Valmont (KL Studio Classics): Milos Forman’s take on Les liaisons dangereuses has grown its fan base over the years, with many film lovers preferring it over Stephen Frears’ concurrent adaptation.
The Warriors (Arrow Video): A new 4K of Walter Hill’s updating of Greek tragedy, transposed to a very art-directed version of New York City gang life.
Young Guns (Lionsgate): The ultimate Brat Pack Western, reissued in 4K.
Columbo: The 1970s, Seasons 1-7 (KL Studio Classics): Peter Falk’s persistently inquisitive police detective became go-to comfort viewing for many Americans during the 2020 lockdown, and this new set highlights one of American TV’s most iconic and beloved series. This box set features a 4K remaster of the show’s first seven seasons (including early work from the likes of Steven Spielberg and Jonathan Demme) along with an episode guide booklet. Oh, and just one more thing – it also includes the original TV movie Prescription: Murder, as well as the show’s 1971 pilot “Ransom for a Dead Man.”

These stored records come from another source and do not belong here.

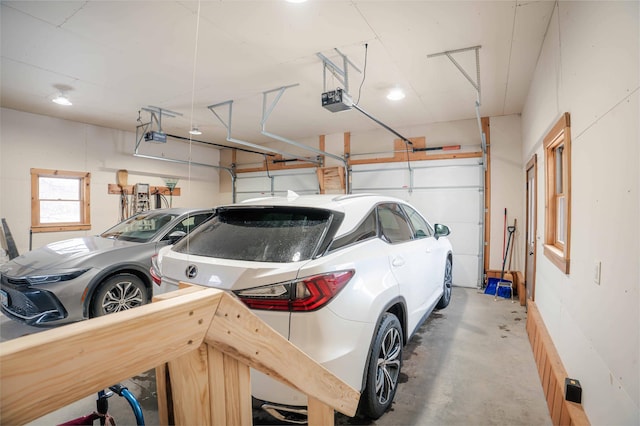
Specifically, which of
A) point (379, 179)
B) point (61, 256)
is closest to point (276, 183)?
point (379, 179)

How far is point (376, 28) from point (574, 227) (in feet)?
8.12

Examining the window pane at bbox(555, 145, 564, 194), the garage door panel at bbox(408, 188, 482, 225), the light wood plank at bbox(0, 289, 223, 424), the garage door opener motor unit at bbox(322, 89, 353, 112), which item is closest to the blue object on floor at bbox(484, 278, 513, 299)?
the garage door panel at bbox(408, 188, 482, 225)

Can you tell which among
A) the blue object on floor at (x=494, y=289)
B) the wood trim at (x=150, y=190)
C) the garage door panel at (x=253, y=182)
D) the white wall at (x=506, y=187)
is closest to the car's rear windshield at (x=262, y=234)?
the blue object on floor at (x=494, y=289)

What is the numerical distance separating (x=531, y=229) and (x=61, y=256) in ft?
20.1

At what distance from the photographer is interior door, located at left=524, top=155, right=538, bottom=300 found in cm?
399

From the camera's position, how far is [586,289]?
6.07 feet

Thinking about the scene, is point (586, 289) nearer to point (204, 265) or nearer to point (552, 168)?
point (552, 168)

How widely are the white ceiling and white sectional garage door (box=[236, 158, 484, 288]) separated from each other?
1230 mm

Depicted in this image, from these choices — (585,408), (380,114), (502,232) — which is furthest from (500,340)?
(380,114)

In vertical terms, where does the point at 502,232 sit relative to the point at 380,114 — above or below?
below

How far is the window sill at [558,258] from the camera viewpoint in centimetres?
224

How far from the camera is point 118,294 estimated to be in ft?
12.1

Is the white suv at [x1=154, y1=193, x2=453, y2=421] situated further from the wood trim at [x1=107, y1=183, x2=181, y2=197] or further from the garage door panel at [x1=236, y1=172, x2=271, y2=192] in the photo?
the garage door panel at [x1=236, y1=172, x2=271, y2=192]

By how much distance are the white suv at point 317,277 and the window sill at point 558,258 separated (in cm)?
108
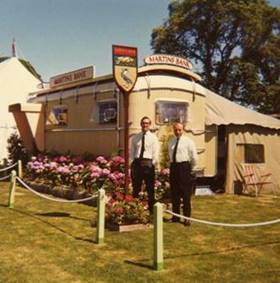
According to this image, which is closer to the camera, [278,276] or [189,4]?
[278,276]

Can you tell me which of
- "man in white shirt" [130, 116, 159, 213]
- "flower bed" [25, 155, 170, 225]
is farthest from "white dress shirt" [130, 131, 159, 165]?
"flower bed" [25, 155, 170, 225]

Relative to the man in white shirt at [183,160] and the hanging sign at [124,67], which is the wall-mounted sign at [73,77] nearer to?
the hanging sign at [124,67]

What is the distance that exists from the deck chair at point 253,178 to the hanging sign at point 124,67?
7.93 m

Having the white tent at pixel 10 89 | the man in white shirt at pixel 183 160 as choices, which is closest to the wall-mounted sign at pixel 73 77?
the white tent at pixel 10 89

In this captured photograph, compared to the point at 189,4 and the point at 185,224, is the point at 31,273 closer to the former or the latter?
the point at 185,224

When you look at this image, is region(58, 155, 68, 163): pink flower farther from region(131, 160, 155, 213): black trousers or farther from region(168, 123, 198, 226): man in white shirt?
region(168, 123, 198, 226): man in white shirt

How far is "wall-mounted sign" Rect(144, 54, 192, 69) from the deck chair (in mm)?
4121

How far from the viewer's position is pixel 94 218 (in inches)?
417

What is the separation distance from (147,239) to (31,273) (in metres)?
2.62

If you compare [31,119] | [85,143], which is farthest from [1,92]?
[85,143]

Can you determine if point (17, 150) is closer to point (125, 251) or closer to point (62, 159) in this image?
point (62, 159)

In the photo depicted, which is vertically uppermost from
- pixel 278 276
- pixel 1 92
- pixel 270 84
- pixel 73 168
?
pixel 270 84

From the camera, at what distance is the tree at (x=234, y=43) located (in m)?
35.4

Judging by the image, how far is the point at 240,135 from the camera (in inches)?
651
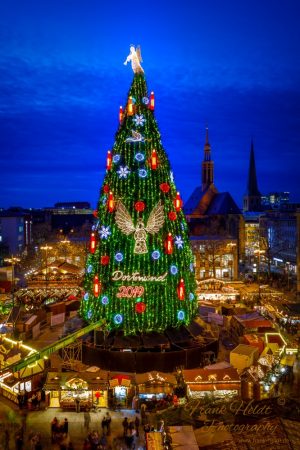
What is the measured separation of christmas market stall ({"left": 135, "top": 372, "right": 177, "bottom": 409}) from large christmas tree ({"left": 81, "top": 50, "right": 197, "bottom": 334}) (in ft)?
10.7

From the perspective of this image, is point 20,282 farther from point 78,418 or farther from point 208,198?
point 208,198

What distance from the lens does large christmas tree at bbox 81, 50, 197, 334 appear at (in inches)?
960

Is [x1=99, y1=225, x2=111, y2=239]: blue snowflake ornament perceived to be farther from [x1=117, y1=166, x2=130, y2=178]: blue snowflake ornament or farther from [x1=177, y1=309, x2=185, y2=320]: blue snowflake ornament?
[x1=177, y1=309, x2=185, y2=320]: blue snowflake ornament

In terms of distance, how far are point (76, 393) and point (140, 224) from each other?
840cm

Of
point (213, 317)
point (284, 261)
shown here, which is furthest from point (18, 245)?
point (213, 317)

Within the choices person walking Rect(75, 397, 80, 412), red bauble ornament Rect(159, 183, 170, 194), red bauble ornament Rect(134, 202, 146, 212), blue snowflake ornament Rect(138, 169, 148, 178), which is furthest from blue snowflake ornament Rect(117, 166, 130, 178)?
person walking Rect(75, 397, 80, 412)

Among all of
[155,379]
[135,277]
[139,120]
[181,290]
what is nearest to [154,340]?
[181,290]

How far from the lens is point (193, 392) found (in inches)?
818

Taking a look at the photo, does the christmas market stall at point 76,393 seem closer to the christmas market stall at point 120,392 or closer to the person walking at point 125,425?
the christmas market stall at point 120,392

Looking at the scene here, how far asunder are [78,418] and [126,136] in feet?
44.5

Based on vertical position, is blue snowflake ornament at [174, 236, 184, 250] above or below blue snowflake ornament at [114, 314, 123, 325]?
above

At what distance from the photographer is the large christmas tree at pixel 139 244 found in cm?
2439

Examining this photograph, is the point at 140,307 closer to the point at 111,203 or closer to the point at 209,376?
the point at 209,376

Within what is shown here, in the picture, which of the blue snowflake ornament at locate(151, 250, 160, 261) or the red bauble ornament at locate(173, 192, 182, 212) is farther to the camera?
the red bauble ornament at locate(173, 192, 182, 212)
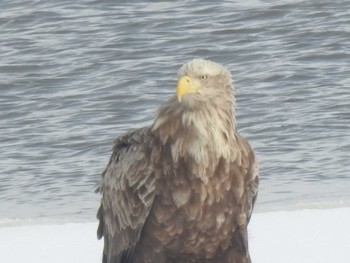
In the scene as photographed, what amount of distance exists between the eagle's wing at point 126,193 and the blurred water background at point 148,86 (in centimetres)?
191

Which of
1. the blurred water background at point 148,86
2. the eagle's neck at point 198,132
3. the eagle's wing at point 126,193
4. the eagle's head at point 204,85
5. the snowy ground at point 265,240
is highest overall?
the eagle's head at point 204,85

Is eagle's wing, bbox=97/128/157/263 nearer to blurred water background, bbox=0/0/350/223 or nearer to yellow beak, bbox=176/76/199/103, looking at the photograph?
yellow beak, bbox=176/76/199/103

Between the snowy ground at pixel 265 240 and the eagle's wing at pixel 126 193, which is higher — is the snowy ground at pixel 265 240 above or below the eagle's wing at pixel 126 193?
below

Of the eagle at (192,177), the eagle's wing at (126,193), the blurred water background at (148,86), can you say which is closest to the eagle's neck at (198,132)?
the eagle at (192,177)

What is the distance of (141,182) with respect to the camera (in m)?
7.14

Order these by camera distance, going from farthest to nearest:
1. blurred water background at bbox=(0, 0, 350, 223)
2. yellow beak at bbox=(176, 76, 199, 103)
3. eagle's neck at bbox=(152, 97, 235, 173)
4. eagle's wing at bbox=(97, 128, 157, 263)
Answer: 1. blurred water background at bbox=(0, 0, 350, 223)
2. eagle's wing at bbox=(97, 128, 157, 263)
3. eagle's neck at bbox=(152, 97, 235, 173)
4. yellow beak at bbox=(176, 76, 199, 103)

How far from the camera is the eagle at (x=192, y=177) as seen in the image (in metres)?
6.96

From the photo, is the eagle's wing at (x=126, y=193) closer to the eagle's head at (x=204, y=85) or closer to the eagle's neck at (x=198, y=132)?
the eagle's neck at (x=198, y=132)

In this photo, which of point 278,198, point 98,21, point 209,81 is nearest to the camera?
point 209,81

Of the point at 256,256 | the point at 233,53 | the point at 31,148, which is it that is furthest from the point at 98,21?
the point at 256,256

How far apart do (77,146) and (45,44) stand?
387cm

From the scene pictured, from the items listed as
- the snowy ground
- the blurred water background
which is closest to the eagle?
the snowy ground

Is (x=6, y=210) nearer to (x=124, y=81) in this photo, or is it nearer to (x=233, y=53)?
(x=124, y=81)

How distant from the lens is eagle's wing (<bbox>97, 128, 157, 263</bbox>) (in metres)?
7.11
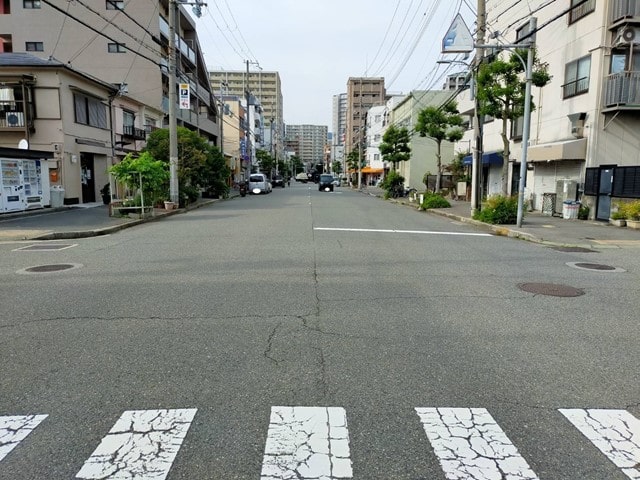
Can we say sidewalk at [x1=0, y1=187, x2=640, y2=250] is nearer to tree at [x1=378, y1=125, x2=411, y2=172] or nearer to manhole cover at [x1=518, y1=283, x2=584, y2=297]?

The Adventures of Ozzie and Harriet: The Official Restored Complete Series (MPI Entertainment): This landmark release includes 50 discs – that’s five-oh – with all 435 episodes of the legendary sitcom’s epic run from 1952 to 1966, along with hours of bonus footage, including Nelson family home movies, promo spots, and much more.
Battle Kaiju Series 02: Ultraman vs. Alien Baltan (Mill Creek Entertainment): More giant-monster action from Ultraman as he faces down another intergalactic foe.
Monk: The Complete Second Season (KL Studio Classics): New 4K remasters of the second season’s 16 episodes, along with character featurettes, profiles, and more.
The Questor Tapes (KL Studio Classics): Gene Roddenberry wrote this 1974 TV movie about a sentient, super-intelligent robot (Robert Foxworth) tracking down his elusive inventor.
Shaun the Sheep: The Complete Series (Shout Studios): This delightful seven-disc collection offers the complete adventures of everyone’s favorite wool-bearing farm animal.
Star Trek: Strange New Worlds, Season Two (Paramount Home Entertainment): Featuring more than two hours of special features, this collection of the acclaimed Trek prequel series is also available in Blu-ray and 4K collector’s editions.